= Permintaan Tertulis 1 =
Menurut kutipan teks tentang keadilan Tuhan, apa salah satu bukti keadilan Tuhan swt dalam penciptaan manusia?
= Permintaan Tertulis 2 =
Tuliskan kembali bagian kutipan teks tentang keadilan Tuhan antara "Keadilan Tuhan swt selalu" dan "meraih kesempurnaan penciptaannya.", termasuk keduanya.

Keadilan Tuhan swt selalu berputar pada poros hikmah, termasuk dalam penciptaan manusia dimana salah satu bukti keadilan Tuhan swt adalah dengan memberikan syariat kepada manusia untuk membantu manusia meraih kesempurnaan penciptaannya.
Prakata
Jika kita tengok kembali era kita saat ini dari sudut pandang ideologi, mazhab dan pandangan dunianya--khususnya bagi generasi muda-- adalah era kebimbangan dan krisis terhadap keyakinan ideal. Banyak rangkaian pertanyaan-pertanyaan baru--bahkan pertanyaan-pertanyaan yang telah lama dilupakan-- muncul kembali akibat dari tuntutan zaman yang menimbulkan banyak keraguan. Lalu apakah harus kita sayangkan dan kita biarkan semua keraguan dan pertanyaan-pertanyaan tetang eksistensi diri dan pandangan dunianya tersebut?

= Kumpulan Data =
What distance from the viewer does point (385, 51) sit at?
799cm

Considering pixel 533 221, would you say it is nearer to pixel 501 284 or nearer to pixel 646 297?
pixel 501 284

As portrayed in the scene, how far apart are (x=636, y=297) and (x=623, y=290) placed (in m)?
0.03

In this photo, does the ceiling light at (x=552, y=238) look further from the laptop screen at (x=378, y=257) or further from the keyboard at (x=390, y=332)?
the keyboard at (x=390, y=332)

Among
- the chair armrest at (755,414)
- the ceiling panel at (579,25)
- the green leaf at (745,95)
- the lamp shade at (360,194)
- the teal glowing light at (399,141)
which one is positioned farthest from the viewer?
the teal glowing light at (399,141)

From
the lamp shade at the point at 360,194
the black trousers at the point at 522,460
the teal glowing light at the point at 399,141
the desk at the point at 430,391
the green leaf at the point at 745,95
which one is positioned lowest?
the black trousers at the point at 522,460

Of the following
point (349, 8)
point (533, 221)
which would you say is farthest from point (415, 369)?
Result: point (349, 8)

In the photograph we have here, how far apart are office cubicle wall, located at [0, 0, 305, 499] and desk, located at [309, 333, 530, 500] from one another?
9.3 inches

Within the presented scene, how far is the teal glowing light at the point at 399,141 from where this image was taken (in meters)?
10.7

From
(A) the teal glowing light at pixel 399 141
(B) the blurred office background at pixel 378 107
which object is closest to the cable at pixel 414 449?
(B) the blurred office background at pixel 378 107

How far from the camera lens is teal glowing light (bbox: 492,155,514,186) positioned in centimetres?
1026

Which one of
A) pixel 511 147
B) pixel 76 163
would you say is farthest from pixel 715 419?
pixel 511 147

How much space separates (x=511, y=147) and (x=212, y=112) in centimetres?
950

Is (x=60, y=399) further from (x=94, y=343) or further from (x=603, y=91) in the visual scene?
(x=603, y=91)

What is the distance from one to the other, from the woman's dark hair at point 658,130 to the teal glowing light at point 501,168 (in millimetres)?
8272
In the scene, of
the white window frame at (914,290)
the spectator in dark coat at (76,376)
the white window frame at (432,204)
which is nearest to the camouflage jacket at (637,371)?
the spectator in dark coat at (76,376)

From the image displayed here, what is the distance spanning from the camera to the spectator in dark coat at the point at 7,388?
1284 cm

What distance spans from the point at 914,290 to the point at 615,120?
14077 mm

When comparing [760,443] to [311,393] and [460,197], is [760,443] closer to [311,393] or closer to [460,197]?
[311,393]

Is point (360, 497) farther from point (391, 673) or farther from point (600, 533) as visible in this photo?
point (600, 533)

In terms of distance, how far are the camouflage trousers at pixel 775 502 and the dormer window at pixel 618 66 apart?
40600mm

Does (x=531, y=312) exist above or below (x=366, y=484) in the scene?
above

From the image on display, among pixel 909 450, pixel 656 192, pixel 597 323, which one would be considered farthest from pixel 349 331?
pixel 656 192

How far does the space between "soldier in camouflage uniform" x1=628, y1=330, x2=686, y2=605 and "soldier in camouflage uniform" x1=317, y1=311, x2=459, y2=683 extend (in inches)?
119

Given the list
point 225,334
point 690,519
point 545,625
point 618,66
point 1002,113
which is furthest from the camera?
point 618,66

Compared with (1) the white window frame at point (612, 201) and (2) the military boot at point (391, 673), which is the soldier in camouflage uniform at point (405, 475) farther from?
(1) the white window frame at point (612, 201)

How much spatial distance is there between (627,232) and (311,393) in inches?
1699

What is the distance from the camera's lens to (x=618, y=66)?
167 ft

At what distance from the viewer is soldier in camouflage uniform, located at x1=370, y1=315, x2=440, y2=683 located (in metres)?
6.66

= Jawaban Benar 1 =
Tuhan swt memberikan syariat kepada manusia untuk membantu manusia meraih kesempurnaan penciptaannya.

= Jawaban Benar 2 =
Keadilan Tuhan swt selalu berputar pada poros hikmah, termasuk dalam penciptaan manusia dimana salah satu bukti keadilan Tuhan swt adalah dengan memberikan syariat kepada manusia untuk membantu manusia meraih kesempurnaan penciptaannya.